-- begin --

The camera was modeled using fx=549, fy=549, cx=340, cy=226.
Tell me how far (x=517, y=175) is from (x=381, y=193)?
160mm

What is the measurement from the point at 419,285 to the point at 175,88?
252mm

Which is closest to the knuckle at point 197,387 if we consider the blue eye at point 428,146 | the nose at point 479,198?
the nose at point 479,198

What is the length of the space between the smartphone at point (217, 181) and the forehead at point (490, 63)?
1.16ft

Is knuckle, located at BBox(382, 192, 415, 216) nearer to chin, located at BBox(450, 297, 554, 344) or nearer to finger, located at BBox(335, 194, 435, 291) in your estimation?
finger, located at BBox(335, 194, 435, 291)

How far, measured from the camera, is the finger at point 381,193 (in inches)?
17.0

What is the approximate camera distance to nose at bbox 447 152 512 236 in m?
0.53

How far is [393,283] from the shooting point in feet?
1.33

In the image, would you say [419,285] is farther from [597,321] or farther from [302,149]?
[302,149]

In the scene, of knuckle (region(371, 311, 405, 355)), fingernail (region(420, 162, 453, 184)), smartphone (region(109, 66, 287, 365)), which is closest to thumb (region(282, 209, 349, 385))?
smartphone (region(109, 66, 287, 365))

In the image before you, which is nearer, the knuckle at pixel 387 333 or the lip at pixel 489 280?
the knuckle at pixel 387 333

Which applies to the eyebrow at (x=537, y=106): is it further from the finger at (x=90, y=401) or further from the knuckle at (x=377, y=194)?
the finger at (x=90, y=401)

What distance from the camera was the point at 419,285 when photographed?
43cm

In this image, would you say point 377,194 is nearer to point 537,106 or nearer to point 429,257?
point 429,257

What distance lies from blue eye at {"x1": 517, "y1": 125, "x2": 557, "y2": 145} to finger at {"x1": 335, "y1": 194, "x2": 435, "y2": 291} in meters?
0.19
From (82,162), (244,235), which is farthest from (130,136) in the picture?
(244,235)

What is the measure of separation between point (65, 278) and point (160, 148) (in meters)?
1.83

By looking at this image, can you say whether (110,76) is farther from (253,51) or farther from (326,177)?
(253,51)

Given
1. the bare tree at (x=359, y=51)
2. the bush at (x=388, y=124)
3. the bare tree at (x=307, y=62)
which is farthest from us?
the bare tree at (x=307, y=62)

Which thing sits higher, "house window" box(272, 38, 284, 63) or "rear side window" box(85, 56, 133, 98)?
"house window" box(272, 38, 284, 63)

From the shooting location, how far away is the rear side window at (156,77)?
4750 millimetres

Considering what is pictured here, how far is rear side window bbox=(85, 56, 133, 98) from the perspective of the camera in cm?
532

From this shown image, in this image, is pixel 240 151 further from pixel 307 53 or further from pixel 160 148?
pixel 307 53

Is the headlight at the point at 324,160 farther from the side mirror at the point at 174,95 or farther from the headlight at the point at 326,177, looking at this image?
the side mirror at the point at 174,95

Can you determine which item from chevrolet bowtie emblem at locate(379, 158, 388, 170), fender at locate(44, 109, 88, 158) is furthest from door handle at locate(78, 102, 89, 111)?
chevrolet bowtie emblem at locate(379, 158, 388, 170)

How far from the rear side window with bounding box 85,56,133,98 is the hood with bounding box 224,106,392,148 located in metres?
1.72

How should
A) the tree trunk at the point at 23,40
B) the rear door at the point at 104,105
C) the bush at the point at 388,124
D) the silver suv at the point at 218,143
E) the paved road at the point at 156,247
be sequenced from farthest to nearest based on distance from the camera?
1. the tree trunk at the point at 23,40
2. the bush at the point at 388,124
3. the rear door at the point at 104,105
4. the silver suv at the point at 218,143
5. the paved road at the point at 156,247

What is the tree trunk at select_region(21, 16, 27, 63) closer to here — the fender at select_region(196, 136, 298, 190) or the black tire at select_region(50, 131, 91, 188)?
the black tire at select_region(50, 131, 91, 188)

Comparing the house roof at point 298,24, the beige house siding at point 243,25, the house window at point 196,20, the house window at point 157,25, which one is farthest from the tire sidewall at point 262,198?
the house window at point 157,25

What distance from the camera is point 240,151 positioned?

-- end --
-- begin --

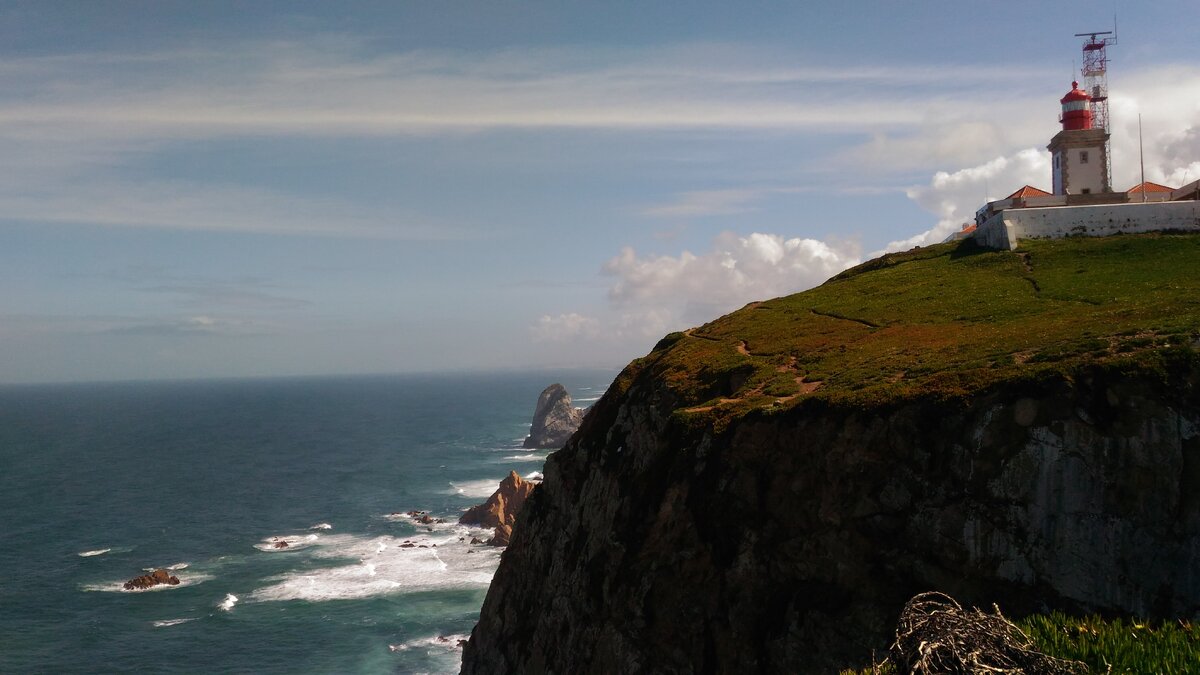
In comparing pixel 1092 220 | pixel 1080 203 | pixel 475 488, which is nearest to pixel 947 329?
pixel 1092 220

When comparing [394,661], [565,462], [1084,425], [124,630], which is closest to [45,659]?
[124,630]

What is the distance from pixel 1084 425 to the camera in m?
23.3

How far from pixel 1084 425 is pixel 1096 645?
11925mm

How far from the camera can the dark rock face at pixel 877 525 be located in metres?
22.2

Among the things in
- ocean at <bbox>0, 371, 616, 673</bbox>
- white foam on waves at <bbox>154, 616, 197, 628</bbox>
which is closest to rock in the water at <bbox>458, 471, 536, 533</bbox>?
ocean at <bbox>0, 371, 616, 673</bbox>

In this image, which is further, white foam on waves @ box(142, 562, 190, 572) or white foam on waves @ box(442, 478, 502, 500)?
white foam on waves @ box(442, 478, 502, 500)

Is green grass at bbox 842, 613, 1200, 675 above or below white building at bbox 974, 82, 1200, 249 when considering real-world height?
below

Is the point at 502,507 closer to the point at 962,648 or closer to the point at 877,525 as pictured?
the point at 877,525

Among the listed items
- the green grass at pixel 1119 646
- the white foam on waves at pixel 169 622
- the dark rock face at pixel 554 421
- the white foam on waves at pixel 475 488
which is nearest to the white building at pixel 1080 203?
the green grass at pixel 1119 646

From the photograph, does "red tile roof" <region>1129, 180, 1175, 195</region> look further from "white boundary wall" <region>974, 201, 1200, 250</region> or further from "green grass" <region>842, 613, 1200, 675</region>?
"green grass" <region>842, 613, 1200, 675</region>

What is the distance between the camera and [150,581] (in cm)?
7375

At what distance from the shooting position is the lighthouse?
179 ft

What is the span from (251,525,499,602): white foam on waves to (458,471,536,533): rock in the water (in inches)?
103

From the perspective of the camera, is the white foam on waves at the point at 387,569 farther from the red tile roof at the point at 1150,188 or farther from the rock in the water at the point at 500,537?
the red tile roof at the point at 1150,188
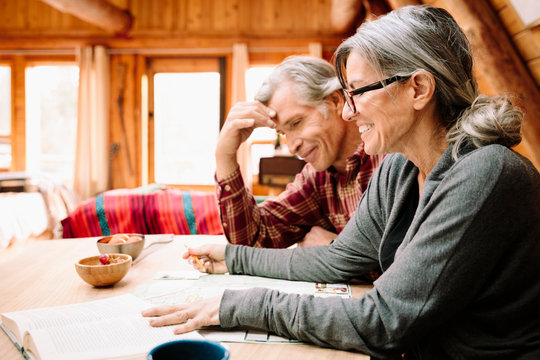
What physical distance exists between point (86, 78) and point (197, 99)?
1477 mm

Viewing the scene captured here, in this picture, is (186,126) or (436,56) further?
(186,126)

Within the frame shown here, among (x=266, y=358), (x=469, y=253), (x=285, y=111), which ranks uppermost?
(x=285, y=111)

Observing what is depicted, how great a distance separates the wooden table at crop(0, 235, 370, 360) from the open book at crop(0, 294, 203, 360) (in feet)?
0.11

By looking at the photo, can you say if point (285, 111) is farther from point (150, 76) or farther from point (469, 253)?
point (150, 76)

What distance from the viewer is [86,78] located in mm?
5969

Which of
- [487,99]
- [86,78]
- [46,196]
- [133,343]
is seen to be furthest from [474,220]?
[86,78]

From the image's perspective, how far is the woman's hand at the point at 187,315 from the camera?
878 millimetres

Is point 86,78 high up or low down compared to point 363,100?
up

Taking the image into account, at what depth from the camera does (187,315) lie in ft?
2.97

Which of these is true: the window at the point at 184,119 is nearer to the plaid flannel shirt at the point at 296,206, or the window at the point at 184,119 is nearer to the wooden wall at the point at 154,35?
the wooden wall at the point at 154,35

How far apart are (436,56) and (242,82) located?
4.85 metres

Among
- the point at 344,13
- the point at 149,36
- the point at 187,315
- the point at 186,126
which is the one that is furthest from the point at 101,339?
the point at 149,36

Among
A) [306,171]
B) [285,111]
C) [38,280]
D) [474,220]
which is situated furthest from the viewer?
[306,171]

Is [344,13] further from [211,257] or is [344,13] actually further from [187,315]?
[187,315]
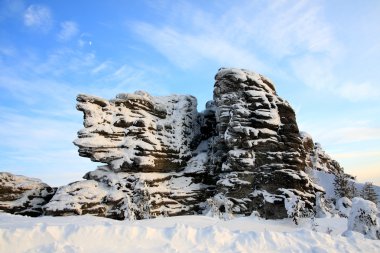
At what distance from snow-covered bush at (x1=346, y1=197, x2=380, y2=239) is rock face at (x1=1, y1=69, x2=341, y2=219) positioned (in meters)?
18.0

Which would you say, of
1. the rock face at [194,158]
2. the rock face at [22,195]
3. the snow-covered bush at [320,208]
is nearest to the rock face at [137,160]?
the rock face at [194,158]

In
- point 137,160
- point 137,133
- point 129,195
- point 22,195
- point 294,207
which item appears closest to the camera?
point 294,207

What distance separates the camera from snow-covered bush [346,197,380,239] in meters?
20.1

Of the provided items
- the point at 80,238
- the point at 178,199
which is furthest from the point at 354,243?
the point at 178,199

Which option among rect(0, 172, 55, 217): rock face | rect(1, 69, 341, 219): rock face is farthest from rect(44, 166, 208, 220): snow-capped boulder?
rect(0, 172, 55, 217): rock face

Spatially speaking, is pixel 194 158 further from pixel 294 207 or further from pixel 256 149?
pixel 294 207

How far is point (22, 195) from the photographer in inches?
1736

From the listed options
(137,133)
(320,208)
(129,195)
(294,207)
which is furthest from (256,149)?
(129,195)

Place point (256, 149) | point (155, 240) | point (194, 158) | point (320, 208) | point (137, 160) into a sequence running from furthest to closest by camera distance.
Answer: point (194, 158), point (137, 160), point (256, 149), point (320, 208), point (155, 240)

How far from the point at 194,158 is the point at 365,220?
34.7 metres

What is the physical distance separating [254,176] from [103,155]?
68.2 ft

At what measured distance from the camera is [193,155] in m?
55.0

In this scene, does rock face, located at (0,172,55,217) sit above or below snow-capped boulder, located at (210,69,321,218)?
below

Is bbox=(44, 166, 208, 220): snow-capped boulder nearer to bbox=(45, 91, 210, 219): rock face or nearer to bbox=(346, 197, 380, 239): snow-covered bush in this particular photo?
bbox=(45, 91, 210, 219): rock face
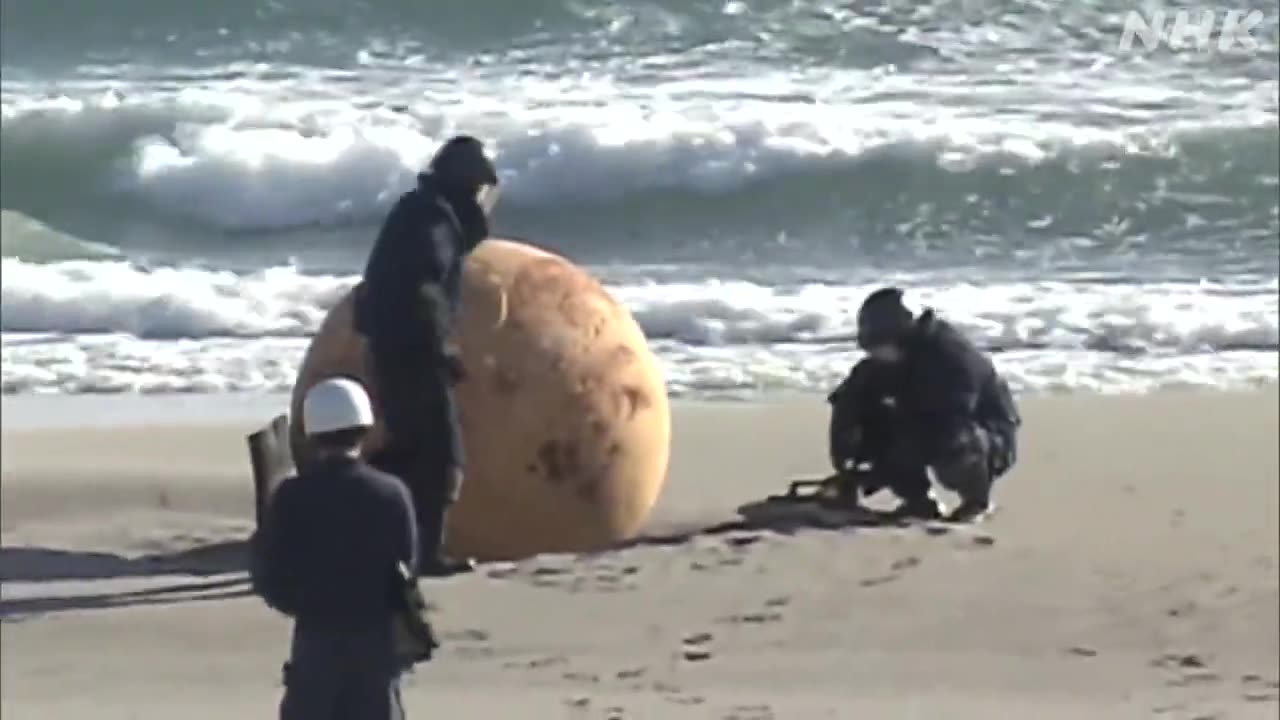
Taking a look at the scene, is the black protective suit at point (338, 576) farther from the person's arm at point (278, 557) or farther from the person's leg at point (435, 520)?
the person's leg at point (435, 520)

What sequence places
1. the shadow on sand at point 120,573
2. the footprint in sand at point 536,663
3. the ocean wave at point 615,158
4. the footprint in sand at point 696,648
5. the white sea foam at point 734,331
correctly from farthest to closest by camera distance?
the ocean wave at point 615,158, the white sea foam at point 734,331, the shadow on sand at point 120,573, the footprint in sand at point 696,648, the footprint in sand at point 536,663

-- end --

Problem description
How many lines of the records contain the word "listed"? Reply with the number alone.

Answer
2